**Teks yang Diberikan**
........

Wartawati dari Outlet Media Bersaudara The Epoch Times Dirampok dengan Todongan Senjata di Washington

Eva Fu

Seorang wartawati dari outlet media The Epoch Times dirampok dengan todongan senjata pada Sabtu 28 Januari tepat di luar kompleks apartemennya di Washington, menimbulkan kekhawatiran tentang meningkatnya tingkat kejahatan di daerah tersebut serta pertanyaan apakah perampokan  lebih dari sekedar tindakan acak.

“Berikan ponsel Anda,” adalah hal pertama yang didengar Iris Tao, reporter Gedung Putih untuk NTD, saat ia melangkah keluar dari kompleks apartemen.

Tao dihadang oleh seorang pria kulit hitam langsing dengan tinggi sekitar 182 cm, mengenakan pakaian serba hitam dari ujung kepala hingga ujung kaki, termasuk masker ski hitam, topi hitam, mantel hitam, dan celana hitam bergaris-garis putih, demikian kenang wartawati tersebut. Dia menodongkan pistol ke arahnya, dari jarak sekitar dua meter.

Saat itu sekitar pukul 8:30 pagi, tanpa ada orang lain di sekitarnya. Sebelum ia sempat bereaksi, pria itu langsung merogoh saku jaket puffernya, tempat ponselnya berada, dan merampasnya. 

“Berikan dompet Anda,” pria itu kemudian menuntut. “Kalau tidak, saya akan memukul dan menamparmu,” kenang Tao kepada The Epoch Times. Pria itu juga meminta laptop Tao, tapi terus meminta dompetnya ketika dia bersikeras bahwa dia hanya membawa buku.

Karena tidak ada pilihan lain, ia mengeluarkan sebuah kotak pensil yang hanya berisi kartu metro dari tasnya. Pria itu, yang tampaknya tidak tertarik, meminta kata sandi teleponnya. Ketika Tao menolak, pria itu memukul wajahnya dengan pistol, meninggalkan bekas merah di pipinya sebelum dia berlari ke gedung apartemen terdekat.

“Begitu dia mulai melarikan diri dari saya, saya mulai berteriak: ‘Tolong, tolong, tolong,'” kata Tao. Dua orang tetangga keluar dan membantu Tao menelepon polisi.

Meskipun pria itu terlihat di kamera memasuki sebuah bangunan yang berjarak satu blok, polisi tidak dapat memasuki bangunan tersebut. Ketika Tao terakhir kali memeriksa sinyal lokasi ponselnya beberapa jam kemudian sebelum kehilangan akses, pria itu berada di gedung lain yang berjarak sekitar 15 menit berkendara.

........

**Bahan**
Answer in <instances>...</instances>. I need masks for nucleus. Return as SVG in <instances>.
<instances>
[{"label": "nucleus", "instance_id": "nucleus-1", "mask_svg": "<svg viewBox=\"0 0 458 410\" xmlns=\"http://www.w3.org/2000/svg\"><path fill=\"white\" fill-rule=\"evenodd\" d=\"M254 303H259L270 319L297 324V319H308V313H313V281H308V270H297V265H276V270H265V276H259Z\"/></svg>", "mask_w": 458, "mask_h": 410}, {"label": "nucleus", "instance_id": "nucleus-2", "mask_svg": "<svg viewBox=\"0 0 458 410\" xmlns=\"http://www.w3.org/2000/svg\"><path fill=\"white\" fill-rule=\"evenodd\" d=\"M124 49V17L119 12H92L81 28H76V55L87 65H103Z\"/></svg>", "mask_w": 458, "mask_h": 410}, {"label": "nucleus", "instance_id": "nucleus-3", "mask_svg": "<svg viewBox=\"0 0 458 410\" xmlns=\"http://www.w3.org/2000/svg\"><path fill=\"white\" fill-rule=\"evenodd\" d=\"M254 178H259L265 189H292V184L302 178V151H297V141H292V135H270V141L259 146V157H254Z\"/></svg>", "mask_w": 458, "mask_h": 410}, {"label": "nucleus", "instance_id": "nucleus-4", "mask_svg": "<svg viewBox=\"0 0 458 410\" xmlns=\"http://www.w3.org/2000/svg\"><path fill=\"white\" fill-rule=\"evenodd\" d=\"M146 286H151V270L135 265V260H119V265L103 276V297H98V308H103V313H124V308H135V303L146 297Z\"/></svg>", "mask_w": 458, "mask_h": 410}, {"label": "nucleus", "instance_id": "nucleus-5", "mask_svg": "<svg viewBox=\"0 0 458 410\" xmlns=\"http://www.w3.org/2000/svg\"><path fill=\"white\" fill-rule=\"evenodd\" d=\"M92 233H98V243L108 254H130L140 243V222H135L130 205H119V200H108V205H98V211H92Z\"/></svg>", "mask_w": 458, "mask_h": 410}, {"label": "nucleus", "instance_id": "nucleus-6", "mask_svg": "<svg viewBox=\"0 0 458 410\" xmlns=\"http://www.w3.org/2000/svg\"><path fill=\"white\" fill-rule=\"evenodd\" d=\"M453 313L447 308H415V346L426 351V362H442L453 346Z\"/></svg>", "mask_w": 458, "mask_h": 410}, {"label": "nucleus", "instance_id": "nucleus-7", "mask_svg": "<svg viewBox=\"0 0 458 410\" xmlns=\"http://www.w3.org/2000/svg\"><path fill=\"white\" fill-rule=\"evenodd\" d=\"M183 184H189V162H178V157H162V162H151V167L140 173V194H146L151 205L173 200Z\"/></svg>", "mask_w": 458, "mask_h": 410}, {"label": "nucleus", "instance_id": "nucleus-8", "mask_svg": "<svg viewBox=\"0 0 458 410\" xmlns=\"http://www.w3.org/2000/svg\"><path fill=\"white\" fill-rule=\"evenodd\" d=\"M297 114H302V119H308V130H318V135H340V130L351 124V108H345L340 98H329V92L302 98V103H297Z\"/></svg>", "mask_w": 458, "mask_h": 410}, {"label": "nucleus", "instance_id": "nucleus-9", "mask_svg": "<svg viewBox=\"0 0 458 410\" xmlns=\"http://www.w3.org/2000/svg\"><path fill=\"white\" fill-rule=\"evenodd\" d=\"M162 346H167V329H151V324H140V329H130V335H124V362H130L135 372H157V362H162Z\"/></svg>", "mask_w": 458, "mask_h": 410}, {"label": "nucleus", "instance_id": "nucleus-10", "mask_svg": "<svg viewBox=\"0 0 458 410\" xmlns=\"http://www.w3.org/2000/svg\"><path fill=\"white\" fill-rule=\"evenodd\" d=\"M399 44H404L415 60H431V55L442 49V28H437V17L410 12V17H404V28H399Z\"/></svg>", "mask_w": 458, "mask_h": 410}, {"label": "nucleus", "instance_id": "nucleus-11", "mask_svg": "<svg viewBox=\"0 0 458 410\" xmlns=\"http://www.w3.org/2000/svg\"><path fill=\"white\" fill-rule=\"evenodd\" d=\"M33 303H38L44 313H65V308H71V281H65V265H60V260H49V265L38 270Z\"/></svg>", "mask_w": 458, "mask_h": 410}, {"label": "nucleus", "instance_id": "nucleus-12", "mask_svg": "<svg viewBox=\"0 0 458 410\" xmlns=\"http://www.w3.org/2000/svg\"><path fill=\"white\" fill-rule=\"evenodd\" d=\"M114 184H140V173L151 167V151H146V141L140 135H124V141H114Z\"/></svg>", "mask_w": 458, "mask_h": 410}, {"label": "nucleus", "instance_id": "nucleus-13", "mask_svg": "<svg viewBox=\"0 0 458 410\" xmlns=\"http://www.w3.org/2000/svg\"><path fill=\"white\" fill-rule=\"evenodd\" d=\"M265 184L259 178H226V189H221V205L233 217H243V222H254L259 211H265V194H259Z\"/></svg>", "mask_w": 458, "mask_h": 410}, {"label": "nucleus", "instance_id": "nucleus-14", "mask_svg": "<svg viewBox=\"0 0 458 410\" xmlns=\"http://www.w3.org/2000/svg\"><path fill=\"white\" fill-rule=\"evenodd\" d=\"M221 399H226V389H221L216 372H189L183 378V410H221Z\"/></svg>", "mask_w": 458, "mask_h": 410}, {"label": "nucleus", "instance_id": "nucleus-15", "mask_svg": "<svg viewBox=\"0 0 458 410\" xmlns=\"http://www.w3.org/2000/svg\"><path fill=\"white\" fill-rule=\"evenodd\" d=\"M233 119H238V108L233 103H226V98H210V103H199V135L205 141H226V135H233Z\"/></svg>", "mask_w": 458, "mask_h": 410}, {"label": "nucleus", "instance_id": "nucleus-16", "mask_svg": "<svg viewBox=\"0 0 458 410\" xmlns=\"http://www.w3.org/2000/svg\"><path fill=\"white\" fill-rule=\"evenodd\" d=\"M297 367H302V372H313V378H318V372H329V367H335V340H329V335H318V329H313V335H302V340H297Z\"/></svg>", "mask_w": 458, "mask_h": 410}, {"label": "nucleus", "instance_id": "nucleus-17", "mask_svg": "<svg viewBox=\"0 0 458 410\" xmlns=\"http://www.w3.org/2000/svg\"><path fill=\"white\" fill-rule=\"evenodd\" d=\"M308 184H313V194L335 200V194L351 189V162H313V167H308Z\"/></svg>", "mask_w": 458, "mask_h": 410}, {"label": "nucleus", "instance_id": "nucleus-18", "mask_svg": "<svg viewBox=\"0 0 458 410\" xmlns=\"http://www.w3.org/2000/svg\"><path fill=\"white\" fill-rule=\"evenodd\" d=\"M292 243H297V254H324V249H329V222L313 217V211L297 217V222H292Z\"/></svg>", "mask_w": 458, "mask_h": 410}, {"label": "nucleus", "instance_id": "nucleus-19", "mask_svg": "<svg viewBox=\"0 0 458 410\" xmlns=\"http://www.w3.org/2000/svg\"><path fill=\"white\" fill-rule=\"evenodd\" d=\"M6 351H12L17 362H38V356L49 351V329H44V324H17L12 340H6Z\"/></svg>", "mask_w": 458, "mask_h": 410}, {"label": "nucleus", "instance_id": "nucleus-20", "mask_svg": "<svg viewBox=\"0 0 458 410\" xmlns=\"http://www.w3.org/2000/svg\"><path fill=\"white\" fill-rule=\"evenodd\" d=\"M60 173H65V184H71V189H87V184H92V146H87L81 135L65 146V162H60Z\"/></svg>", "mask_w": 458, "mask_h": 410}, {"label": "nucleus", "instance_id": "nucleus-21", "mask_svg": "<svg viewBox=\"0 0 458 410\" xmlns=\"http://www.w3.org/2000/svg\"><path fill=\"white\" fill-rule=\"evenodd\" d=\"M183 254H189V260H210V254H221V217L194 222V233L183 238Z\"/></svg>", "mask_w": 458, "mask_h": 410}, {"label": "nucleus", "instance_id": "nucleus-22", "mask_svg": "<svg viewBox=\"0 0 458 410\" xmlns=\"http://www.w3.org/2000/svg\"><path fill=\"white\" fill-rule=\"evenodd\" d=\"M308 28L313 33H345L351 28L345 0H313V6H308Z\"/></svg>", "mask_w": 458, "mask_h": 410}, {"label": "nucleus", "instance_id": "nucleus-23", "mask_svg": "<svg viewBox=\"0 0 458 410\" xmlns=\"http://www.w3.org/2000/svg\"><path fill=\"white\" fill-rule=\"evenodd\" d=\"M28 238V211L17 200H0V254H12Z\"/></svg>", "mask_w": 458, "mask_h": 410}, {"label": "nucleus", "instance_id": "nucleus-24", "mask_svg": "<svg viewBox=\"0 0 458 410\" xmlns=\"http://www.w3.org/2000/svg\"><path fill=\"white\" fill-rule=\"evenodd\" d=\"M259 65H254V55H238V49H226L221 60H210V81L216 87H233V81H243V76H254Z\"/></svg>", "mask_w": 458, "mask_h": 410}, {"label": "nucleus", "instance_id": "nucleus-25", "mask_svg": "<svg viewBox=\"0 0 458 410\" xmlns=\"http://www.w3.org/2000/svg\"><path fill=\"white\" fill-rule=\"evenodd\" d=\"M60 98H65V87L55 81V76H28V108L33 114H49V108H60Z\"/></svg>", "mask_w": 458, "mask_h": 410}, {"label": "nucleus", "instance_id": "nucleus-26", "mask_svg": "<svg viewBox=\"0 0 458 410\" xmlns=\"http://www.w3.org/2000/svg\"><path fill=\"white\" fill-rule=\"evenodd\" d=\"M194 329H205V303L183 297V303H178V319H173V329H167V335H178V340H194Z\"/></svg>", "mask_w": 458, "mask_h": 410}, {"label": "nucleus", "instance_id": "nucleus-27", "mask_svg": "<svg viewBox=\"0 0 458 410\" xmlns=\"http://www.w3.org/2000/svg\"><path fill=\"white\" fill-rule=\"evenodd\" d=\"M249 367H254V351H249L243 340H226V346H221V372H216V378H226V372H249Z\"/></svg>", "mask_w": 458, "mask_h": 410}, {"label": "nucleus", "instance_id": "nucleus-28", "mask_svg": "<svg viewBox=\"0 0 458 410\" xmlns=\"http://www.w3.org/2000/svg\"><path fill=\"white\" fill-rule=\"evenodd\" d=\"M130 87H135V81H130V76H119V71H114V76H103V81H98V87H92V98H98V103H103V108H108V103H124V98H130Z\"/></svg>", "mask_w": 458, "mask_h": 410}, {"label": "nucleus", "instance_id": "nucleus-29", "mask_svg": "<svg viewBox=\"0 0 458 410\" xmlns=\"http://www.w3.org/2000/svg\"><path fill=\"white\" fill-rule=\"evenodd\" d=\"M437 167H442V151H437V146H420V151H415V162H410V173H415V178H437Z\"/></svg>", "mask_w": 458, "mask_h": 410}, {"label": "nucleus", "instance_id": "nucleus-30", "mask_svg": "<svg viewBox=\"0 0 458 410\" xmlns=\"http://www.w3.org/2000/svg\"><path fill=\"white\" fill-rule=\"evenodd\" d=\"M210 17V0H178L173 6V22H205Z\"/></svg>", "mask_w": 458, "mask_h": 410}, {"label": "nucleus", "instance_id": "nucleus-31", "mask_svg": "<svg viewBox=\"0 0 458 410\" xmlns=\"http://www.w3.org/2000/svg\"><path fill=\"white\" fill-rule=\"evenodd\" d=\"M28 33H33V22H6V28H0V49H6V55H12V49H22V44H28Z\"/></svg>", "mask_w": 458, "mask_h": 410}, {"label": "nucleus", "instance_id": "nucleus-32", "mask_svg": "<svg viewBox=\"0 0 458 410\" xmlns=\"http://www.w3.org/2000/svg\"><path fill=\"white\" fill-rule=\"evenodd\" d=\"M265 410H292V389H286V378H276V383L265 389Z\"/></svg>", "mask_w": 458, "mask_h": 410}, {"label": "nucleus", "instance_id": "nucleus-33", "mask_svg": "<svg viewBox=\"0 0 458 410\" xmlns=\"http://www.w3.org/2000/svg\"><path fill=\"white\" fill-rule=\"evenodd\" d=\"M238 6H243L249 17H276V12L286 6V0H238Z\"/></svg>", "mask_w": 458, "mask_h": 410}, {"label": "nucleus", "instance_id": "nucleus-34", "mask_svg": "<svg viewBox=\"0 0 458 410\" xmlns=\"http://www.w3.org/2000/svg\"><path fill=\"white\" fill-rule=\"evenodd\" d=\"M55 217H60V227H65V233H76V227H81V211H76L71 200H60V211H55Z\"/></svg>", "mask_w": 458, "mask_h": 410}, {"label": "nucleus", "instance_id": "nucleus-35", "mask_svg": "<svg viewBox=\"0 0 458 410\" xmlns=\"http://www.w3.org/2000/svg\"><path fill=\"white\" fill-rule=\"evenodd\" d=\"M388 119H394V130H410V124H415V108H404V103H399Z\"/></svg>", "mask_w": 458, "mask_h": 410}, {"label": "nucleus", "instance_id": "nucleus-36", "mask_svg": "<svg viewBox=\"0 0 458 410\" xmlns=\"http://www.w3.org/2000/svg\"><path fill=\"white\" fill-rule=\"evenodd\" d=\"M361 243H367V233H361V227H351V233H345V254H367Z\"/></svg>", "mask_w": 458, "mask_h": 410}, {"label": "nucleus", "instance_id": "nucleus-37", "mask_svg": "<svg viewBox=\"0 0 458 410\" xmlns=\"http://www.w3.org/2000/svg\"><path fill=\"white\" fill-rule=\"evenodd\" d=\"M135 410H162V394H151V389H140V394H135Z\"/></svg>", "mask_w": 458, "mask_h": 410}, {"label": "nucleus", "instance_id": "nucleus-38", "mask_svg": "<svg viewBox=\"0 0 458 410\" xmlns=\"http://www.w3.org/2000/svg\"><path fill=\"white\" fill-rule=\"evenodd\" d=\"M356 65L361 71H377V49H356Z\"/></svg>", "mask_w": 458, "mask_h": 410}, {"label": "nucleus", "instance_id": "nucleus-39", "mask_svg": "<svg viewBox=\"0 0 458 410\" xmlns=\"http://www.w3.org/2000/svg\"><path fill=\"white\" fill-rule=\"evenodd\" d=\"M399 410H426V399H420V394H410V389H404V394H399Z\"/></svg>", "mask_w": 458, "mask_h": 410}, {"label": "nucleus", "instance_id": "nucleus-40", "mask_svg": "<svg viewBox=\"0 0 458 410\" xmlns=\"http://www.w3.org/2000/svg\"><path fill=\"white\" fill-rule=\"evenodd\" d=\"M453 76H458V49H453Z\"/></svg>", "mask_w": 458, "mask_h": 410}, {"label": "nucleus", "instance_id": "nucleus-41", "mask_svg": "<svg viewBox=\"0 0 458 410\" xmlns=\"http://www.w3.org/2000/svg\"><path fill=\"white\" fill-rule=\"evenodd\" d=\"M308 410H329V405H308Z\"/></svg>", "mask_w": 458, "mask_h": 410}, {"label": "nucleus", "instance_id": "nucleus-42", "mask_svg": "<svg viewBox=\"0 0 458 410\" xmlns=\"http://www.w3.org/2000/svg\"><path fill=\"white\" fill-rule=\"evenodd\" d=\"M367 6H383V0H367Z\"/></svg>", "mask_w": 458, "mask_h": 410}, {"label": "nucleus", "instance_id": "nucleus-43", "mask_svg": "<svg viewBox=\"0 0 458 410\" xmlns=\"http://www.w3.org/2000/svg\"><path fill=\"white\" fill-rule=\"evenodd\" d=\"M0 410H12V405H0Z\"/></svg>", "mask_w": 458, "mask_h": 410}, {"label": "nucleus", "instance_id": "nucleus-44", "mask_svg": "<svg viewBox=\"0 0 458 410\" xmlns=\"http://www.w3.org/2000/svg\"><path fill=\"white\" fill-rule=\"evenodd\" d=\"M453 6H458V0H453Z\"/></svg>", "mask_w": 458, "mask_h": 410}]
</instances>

........

Tolong sebutkan sekitar pukul berapa Iris Tao dirampok, menurut artikel tentang perampokan wartawati di Washington. Baris-baris tersebut tidak diperlukan.

**Jawaban Lengkap**
Sekitar pukul 8:30 pagi.